I don’t think Swift is a poster child for the left anymore than Novak Djokovic is a poster child for the right. And yet former Republican presidential candidate and former-President Donald J. Trump fanboy Vivek Ramaswamey seems to think that’s just what they are. Not only has he suggested Swift is part of some vast left-wing conspiracy, but he praised Djokovic, who opposed mandatory Covid vaccinations, when he beat Carlos Alcaraz at the Western & Southern Open in his native Cincinnati last year in the run-up to the US Open — a thrilling match that could’ve gone either way. (What if Djokovic had lost? Would Ramaswamey have still noted his anti-mandatory vax stance?) Also, has Ramaswamey taken note of Djokovic’s “woke” qualities — his support for refugees and the environment, his antiwar position, his habits of meditating, journaling and doing ballet and yoga? Hardly Gov. Ron DeSantis material.

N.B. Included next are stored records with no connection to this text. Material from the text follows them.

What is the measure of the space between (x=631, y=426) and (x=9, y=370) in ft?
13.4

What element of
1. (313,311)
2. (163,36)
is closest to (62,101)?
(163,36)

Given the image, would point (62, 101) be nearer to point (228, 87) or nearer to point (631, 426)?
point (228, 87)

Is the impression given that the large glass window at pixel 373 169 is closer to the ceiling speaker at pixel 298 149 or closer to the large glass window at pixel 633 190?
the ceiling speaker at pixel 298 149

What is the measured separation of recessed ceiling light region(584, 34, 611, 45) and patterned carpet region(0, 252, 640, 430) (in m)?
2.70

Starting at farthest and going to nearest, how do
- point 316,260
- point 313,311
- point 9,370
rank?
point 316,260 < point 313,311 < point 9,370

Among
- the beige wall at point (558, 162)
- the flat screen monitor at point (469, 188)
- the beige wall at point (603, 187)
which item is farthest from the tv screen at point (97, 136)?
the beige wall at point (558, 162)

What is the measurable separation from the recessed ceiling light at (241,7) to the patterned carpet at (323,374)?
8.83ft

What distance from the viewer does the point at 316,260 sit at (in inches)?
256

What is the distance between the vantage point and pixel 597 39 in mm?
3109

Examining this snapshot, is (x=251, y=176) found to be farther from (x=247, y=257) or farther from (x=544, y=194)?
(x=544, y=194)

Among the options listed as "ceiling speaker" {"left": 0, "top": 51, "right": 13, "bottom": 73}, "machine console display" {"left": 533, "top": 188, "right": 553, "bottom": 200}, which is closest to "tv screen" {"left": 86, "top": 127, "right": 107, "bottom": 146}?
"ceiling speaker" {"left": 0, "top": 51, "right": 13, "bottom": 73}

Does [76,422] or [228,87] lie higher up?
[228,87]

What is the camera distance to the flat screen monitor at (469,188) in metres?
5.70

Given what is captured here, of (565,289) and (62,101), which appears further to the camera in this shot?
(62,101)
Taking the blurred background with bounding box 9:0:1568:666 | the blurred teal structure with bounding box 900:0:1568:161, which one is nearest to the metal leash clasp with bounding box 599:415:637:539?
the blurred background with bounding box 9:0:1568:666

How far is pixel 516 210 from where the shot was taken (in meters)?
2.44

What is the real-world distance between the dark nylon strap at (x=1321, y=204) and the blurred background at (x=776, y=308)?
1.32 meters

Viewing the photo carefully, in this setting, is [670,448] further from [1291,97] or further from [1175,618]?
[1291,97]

People are complex creatures ,picking and choosing from a buffet of values and qualities. Yet such are our times and our tribalism that we grasp at anything from someone we admire, despite not knowing him or her, to validate our group, ourselves. This says a lot about our insecurities, our loneliness, our longing for love in an age of AI and anxiety. And it’s also a warning to us to keep our idols in perspective. The right talks about the cult of Swift. But what about the cult of Trump? Doesn’t the Bible say we are to have no idols before God?
Ultimately, this may all be about a fear of a powerful woman who won’t be controlled. To paraphrase what I once wrote of Joan of Arc: Is Swift a witch or just an itch the Republicans can’t scratch?